======== Text for analysis

Elisa Washington introduces herself and indicated the street she lives on, Marconi Street, had a drunk driver recently crash into parked cars. Residents are concerned and want it dealt with safely. There are issues on the street with parking, speeding and people being drunk. She asks the Council to consider doing something because it has been going on for years.

Raymond Robertello introduces himself and explains he is there as a citizen and taxpayer to follow up on the Civil Rights Commission he suggested creating at a prior meeting, has any progress been made? Also, regarding the new building for the CAOC, he spoke about the significance of the historical nature of the city hall property in 2018. He feels if managed correctly, it could be a jewel of the city. He asks for clarification on the decision, is it a P3 program, a public-private partnership? He doesn’t see the common good in this project, but for other barn uses he can. The Arts Center, Senior Center and Recycling center are common good. Why was there no dialogue on how to use public land?

Ann Schnackenberg introduces herself and states that public input is important. She appreciates the motion to include phone calls in meetings but feels there are other ways. Residents with health issues or schedule conflicts need a way to participate in meetings. Instead of the residents needing to find their own proxy to read comments, she suggest the city have a volunteer to read submitted comments for disabled or other residents who cannot attend meetings.

The Council responds to public comments. The Mayor asks the City Manager about Marconi St. The City Manager indicated he had send the issue to the Police Chief and will have the traffic division investigate, permit parking could be a solution.

The Civil Rights Commission is put on the agenda for discussion at the next meeting.

The City Manager indicates they are moving forward with plans to renovate additional barns and buildings on city hall, but has to find funders first. The are moving forward with the bidding process.

The Cannabis Committee is continuing to meet. Councilwoman Sadrakula asks why she wasn’t invited? The Mayor states it was just he and Councilwoman Pino on the committee, but he doesn't do the invitations. There are no other comments.

The Mayor asks for follow-up on improvement of Communications. The City Manager said he recommends bringing in a consulting company to review and advise them. Councilwoman Sadrakula asks if residents who volunteered to help can participate? The City Manager said they cannot use volunteers to do official communications. He said he believes the public wants to know how the Council will better communicate to each other over the next year before the election?

================

Problem statement
Return, word for word, the portion of the meeting summary between "The Council responds" and "no other comments.", inclusive. The material has no connection to the meeting summary.

======== Extracted data

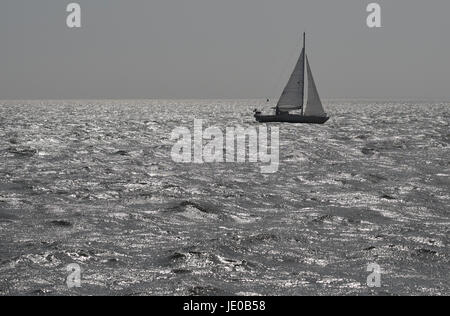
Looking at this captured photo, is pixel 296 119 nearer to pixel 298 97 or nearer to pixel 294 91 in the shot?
pixel 298 97

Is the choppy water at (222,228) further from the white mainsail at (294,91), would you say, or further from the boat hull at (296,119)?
the boat hull at (296,119)

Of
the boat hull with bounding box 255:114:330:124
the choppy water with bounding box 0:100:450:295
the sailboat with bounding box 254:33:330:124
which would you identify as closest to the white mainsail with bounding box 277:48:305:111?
the sailboat with bounding box 254:33:330:124

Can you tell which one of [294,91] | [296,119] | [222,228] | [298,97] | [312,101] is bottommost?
[222,228]

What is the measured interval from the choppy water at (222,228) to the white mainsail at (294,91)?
4427 centimetres

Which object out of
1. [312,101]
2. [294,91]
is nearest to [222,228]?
[294,91]

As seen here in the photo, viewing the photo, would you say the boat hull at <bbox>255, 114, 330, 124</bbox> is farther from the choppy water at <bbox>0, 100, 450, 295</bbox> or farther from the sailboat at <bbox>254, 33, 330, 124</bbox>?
the choppy water at <bbox>0, 100, 450, 295</bbox>

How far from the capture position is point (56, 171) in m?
34.2

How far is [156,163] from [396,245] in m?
23.9

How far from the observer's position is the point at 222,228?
1991cm

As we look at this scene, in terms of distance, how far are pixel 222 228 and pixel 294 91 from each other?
63.4 metres

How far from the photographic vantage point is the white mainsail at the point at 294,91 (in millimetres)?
81438

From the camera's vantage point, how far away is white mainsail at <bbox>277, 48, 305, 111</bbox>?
8144cm

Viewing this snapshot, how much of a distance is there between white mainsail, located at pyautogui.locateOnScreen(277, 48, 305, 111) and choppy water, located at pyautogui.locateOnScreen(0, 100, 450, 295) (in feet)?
145
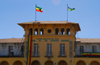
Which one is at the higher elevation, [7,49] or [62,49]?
[62,49]

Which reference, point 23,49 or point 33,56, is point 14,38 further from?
point 33,56

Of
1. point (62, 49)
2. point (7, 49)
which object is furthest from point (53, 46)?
point (7, 49)

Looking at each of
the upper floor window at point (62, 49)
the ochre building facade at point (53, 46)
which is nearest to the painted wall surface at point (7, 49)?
the ochre building facade at point (53, 46)

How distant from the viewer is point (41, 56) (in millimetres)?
49344

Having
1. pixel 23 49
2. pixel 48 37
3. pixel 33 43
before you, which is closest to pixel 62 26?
pixel 48 37

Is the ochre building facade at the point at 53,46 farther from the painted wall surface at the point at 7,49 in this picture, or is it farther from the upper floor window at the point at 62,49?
the painted wall surface at the point at 7,49

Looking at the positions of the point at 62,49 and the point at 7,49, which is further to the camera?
the point at 7,49

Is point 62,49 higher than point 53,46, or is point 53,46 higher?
point 53,46

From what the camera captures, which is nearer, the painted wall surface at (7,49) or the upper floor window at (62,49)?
the upper floor window at (62,49)

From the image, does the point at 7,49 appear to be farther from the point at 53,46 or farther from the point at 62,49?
the point at 62,49

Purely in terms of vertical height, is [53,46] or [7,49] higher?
[53,46]

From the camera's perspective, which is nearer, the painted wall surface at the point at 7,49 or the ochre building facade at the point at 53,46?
the ochre building facade at the point at 53,46

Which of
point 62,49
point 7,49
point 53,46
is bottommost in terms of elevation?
point 7,49

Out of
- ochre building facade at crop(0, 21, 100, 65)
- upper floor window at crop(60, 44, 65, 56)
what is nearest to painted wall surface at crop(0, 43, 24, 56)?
ochre building facade at crop(0, 21, 100, 65)
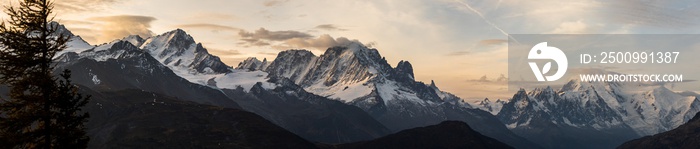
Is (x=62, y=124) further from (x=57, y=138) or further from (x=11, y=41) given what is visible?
(x=11, y=41)

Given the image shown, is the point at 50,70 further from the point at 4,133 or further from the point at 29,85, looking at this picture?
the point at 4,133

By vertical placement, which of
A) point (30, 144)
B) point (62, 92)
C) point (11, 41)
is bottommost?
point (30, 144)

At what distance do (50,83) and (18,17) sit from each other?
6663 millimetres

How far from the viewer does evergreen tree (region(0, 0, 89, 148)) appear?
62.1 meters

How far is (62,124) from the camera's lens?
62594 mm

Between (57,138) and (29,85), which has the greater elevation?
(29,85)

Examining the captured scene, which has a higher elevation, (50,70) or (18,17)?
(18,17)

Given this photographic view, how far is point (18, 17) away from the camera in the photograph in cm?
6309

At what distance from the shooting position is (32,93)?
63219 millimetres

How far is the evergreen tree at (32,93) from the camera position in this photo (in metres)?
62.1

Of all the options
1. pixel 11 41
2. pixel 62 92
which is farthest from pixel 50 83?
pixel 11 41

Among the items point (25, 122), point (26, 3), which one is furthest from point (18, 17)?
point (25, 122)

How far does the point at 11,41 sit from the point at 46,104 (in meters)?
6.32

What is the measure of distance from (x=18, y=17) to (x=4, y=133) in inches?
405
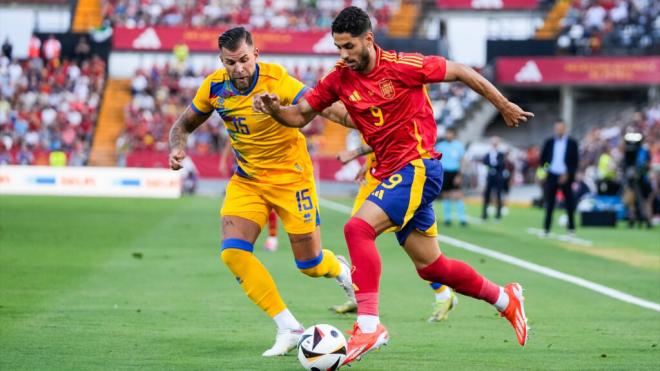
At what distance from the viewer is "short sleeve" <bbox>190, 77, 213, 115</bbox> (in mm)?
9156

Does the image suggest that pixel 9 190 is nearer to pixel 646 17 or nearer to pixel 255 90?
pixel 646 17

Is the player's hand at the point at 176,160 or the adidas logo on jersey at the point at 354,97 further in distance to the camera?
the player's hand at the point at 176,160

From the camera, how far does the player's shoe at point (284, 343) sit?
8.42 meters

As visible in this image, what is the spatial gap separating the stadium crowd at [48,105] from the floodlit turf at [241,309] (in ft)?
87.2

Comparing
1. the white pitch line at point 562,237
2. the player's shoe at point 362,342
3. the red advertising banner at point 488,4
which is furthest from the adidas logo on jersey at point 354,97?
the red advertising banner at point 488,4

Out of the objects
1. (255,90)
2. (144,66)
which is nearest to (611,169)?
(255,90)

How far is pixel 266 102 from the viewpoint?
8039 millimetres

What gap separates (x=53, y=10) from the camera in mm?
59594

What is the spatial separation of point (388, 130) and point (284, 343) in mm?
1776

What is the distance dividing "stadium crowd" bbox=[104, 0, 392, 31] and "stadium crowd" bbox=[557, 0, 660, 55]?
925cm

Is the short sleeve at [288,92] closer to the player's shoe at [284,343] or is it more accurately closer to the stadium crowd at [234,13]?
the player's shoe at [284,343]

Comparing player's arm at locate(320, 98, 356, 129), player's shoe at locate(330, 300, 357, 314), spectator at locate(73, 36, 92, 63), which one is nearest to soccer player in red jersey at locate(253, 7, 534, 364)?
player's arm at locate(320, 98, 356, 129)

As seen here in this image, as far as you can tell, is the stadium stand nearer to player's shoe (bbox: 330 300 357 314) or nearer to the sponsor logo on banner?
the sponsor logo on banner

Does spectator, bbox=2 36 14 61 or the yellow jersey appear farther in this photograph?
spectator, bbox=2 36 14 61
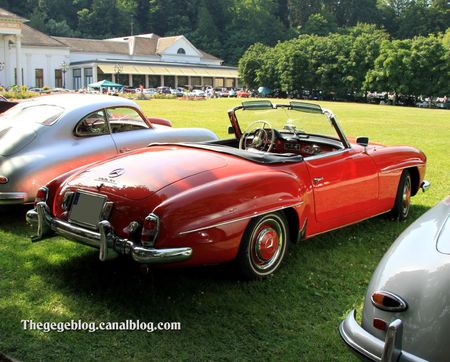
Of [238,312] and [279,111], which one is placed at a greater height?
[279,111]

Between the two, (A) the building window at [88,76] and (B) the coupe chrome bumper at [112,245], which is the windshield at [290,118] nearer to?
(B) the coupe chrome bumper at [112,245]

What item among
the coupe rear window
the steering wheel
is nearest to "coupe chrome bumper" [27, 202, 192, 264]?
the steering wheel

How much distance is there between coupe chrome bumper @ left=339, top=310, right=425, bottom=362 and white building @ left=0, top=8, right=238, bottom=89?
8146 centimetres

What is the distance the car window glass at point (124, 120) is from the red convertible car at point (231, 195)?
1.89m

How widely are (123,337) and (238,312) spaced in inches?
32.7

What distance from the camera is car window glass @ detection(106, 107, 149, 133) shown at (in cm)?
678

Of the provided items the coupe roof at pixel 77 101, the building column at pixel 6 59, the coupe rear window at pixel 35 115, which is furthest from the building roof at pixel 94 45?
the coupe rear window at pixel 35 115

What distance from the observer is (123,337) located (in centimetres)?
332

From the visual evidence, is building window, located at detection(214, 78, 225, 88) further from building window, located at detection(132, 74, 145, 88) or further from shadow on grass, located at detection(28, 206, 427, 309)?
shadow on grass, located at detection(28, 206, 427, 309)

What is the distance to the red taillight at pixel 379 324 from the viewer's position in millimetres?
2443

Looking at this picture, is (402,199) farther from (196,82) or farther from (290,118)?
(196,82)

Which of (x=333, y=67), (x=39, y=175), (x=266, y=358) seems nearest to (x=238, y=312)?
(x=266, y=358)

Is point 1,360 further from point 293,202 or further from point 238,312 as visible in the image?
point 293,202

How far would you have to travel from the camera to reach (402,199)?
5.82 meters
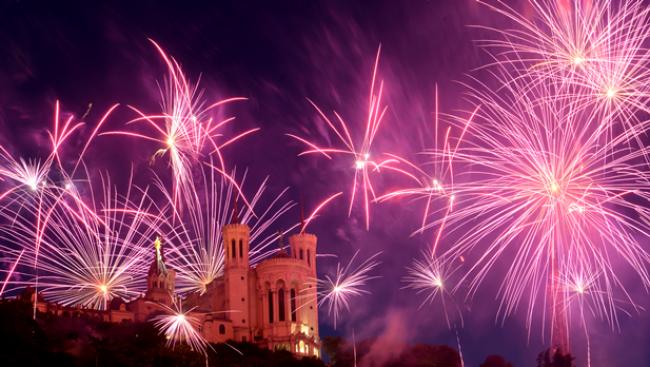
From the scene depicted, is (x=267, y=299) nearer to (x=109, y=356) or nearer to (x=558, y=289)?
(x=109, y=356)

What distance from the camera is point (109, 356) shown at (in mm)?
84375

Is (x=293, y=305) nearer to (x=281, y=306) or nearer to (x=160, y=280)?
(x=281, y=306)

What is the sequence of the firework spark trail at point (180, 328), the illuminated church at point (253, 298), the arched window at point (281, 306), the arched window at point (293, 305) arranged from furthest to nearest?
the arched window at point (293, 305)
the arched window at point (281, 306)
the illuminated church at point (253, 298)
the firework spark trail at point (180, 328)

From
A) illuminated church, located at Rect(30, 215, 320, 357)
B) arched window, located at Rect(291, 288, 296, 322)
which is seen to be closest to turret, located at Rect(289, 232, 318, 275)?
illuminated church, located at Rect(30, 215, 320, 357)

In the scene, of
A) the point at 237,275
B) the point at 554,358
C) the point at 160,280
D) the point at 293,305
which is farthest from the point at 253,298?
the point at 554,358

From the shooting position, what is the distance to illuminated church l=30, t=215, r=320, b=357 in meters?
116

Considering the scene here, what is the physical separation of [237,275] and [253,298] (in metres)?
3.60

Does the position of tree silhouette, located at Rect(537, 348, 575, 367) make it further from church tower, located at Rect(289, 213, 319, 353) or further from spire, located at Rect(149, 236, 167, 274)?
spire, located at Rect(149, 236, 167, 274)

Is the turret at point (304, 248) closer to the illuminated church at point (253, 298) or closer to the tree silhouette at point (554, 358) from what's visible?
the illuminated church at point (253, 298)

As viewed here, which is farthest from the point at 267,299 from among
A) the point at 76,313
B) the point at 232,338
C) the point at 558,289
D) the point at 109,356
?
the point at 558,289

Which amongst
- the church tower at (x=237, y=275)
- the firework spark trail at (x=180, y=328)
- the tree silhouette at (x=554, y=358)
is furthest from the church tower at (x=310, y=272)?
the tree silhouette at (x=554, y=358)

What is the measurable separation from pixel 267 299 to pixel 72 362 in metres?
44.0

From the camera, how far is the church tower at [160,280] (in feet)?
389

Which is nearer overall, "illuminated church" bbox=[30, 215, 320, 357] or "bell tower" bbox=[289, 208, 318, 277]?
"illuminated church" bbox=[30, 215, 320, 357]
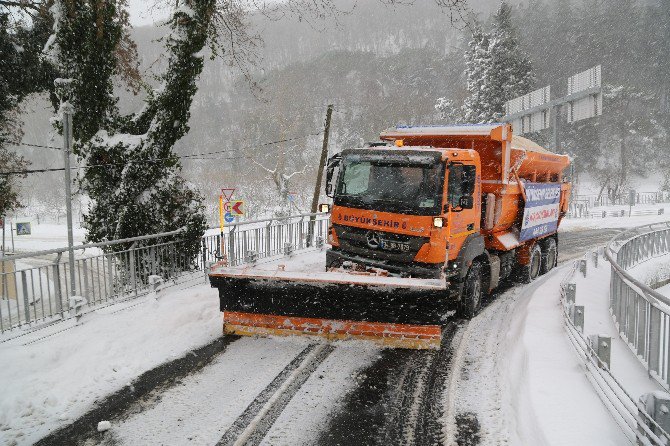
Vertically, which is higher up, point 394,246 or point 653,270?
point 394,246

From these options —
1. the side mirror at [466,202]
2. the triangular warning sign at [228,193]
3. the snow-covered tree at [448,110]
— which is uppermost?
the snow-covered tree at [448,110]

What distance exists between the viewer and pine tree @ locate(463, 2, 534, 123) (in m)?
43.2

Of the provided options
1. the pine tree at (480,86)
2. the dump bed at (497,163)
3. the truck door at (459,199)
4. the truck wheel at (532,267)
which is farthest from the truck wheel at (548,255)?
the pine tree at (480,86)

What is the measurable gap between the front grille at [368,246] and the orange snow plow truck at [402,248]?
0.7 inches

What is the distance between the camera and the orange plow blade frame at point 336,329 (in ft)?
22.0

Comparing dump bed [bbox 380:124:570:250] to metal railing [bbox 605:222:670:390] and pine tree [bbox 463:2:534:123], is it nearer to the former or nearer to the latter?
metal railing [bbox 605:222:670:390]

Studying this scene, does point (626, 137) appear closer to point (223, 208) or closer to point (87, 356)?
point (223, 208)

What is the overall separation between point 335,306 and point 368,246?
152 centimetres

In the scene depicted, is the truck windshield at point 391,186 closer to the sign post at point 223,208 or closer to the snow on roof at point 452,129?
the snow on roof at point 452,129

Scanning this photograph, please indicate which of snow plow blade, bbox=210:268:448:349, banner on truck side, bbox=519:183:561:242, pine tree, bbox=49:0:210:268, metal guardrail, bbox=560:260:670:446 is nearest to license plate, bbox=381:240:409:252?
snow plow blade, bbox=210:268:448:349

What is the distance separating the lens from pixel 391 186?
7.94 metres

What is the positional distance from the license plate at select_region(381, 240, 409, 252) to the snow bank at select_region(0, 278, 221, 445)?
10.5 feet

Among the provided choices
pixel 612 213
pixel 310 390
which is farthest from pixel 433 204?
pixel 612 213

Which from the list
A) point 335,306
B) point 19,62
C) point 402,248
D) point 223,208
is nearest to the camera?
point 335,306
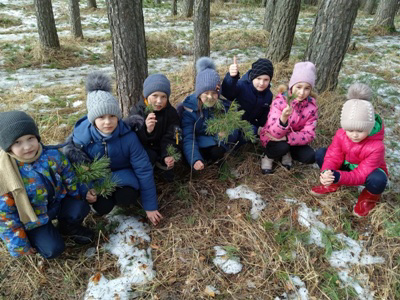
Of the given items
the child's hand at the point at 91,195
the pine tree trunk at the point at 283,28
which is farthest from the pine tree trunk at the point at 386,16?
the child's hand at the point at 91,195

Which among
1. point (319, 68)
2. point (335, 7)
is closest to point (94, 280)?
point (319, 68)

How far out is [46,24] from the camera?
749cm

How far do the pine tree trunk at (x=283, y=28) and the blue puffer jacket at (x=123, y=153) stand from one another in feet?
14.0

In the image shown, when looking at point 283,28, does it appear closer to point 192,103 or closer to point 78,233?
point 192,103

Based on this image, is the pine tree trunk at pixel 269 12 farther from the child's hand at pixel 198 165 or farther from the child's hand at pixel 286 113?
the child's hand at pixel 198 165

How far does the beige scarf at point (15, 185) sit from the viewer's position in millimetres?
1979

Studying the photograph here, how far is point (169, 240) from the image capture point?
2.63m

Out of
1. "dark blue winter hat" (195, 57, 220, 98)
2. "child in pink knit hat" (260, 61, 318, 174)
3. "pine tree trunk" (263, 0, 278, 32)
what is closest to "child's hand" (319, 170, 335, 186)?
"child in pink knit hat" (260, 61, 318, 174)

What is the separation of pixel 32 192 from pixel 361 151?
305cm

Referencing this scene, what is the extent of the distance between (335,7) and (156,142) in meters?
3.34

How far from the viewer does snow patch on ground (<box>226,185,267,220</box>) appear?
115 inches

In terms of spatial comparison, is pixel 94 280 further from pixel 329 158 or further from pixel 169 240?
pixel 329 158

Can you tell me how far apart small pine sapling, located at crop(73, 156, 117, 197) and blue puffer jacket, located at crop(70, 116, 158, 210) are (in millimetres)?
236

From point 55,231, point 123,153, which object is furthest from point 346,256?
point 55,231
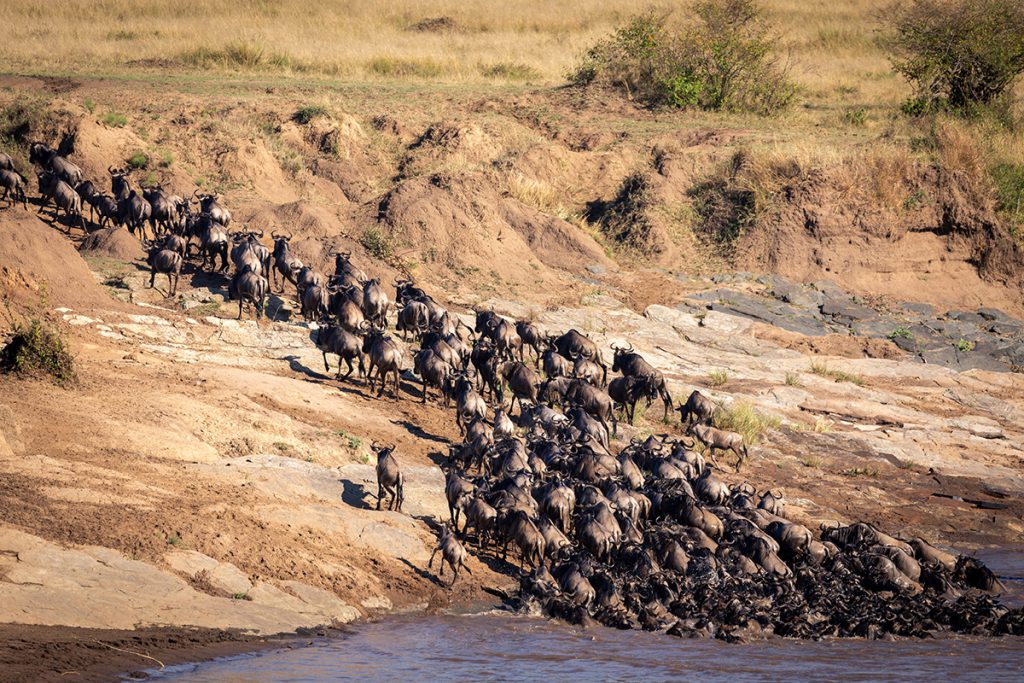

================

Answer to this problem
The Council responds to public comments. The Mayor asks the City Manager about Marconi St. The City Manager indicated he had send the issue to the Police Chief and will have the traffic division investigate, permit parking could be a solution.

The Civil Rights Commission is put on the agenda for discussion at the next meeting.

The City Manager indicates they are moving forward with plans to renovate additional barns and buildings on city hall, but has to find funders first. The are moving forward with the bidding process.

The Cannabis Committee is continuing to meet. Councilwoman Sadrakula asks why she wasn’t invited? The Mayor states it was just he and Councilwoman Pino on the committee, but he doesn't do the invitations. There are no other comments.